- QUOTED TEXT:
[Start]

Start Repairing Your Credit Rating Now

Unless you’re an ace at juggling your credit, never miss a payment, always pay in full and on time – and probably aren’t part of this audience – you’ve likely got at least a blemish on your credit rating.

What Is A Credit Rating, Anyway?

Your Credit Rating is pretty much your adulting report card. It’s a report that will list every interaction you’ve had with a creditor. It will list every loan, credit card, line of credit, lease, and sometimes even rental agreements you’ve had for the last seven years. (Or more depending on the efficiency of your creditor’s reporting procedures.)

Your credit report will show a listing of each individual creditor, how much you borrowed, a history of your payments, how many times you’ve been late or missed payments, and where you stand right now.

It will also give you a history of past credit dealings, whether they’re closed, how they were resolved. This info will go back seven years or more.

Whether you have credit issues or not, it’s always a good idea to check your credit rating at least once a year. Check the sections that list every name you’ve ever used, every address you’ve reported, your social insurance number, and anyone you’ve had joint accounts with. This is crucial to protecting yourself against identity theft. If there is anything, or anyone, listed that you’re not familiar with, report it immediately. It’s hard enough cleaning up a credit rating you yourself have damaged. You don’t need to be cleaning up after some crook has at it.

[End]

- DATA:
[Start]

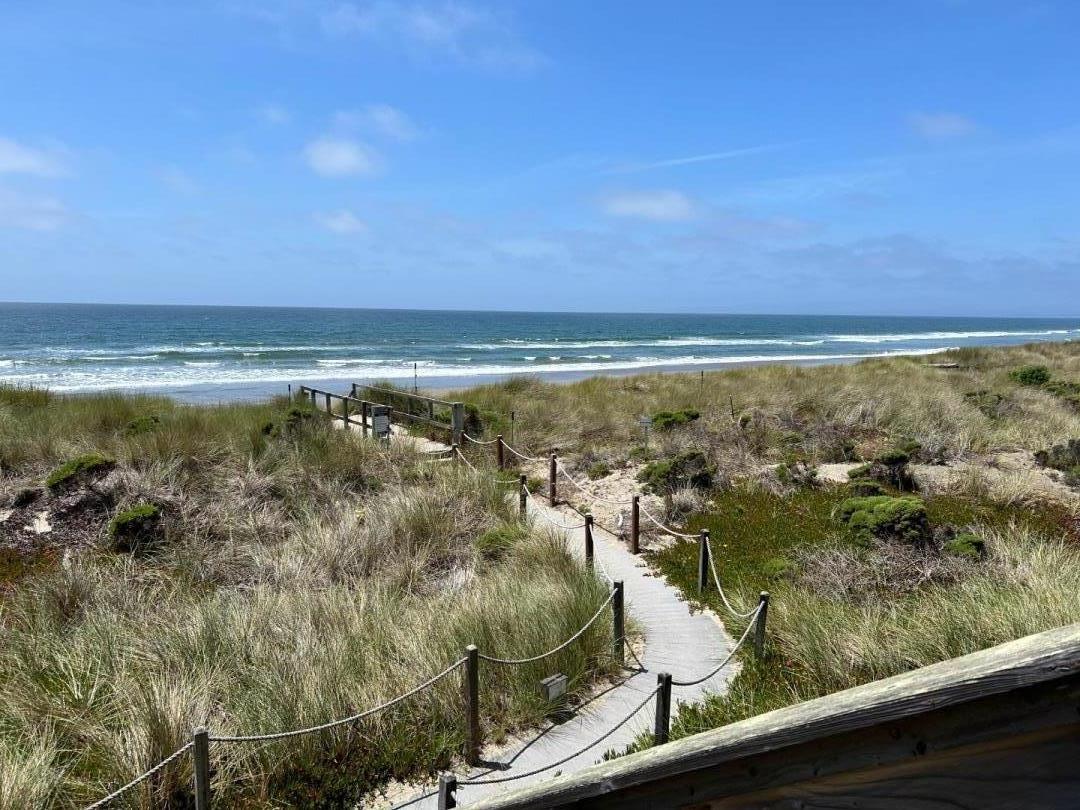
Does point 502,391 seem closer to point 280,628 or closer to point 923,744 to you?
point 280,628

[End]

- WHAT IS ASKED:
1. Answer these questions on the credit rating article:
(a) What does the article compare your credit rating to?
(b) For how many years back does the credit report list loans, credit cards, lines of credit and leases?
(c) How often should you check your credit rating, according to the article?
2. Rewrite the passage of the credit rating article that begins at the words "Whether you have" and stops after "crook has at it.", substituting "fraud" for "identity theft".
3. In the credit rating article, why should you check the sections listing your names, addresses, social insurance number and joint account holders?
The material plays no part in what follows.

- EXERCISE ANSWERS:
1.
(a) Your adulting report card.
(b) The last seven years, or more depending on the efficiency of the creditor's reporting procedures.
(c) At least once a year.

2.
Whether you have credit issues or not, it’s always a good idea to check your credit rating at least once a year. Check the sections that list every name you’ve ever used, every address you’ve reported, your social insurance number, and anyone you’ve had joint accounts with. This is crucial to protecting yourself against fraud. If there is anything, or anyone, listed that you’re not familiar with, report it immediately. It’s hard enough cleaning up a credit rating you yourself have damaged. You don’t need to be cleaning up after some crook has at it.

3. Checking those sections is crucial to protecting yourself against identity theft. Anything or anyone unfamiliar listed there should be reported immediately.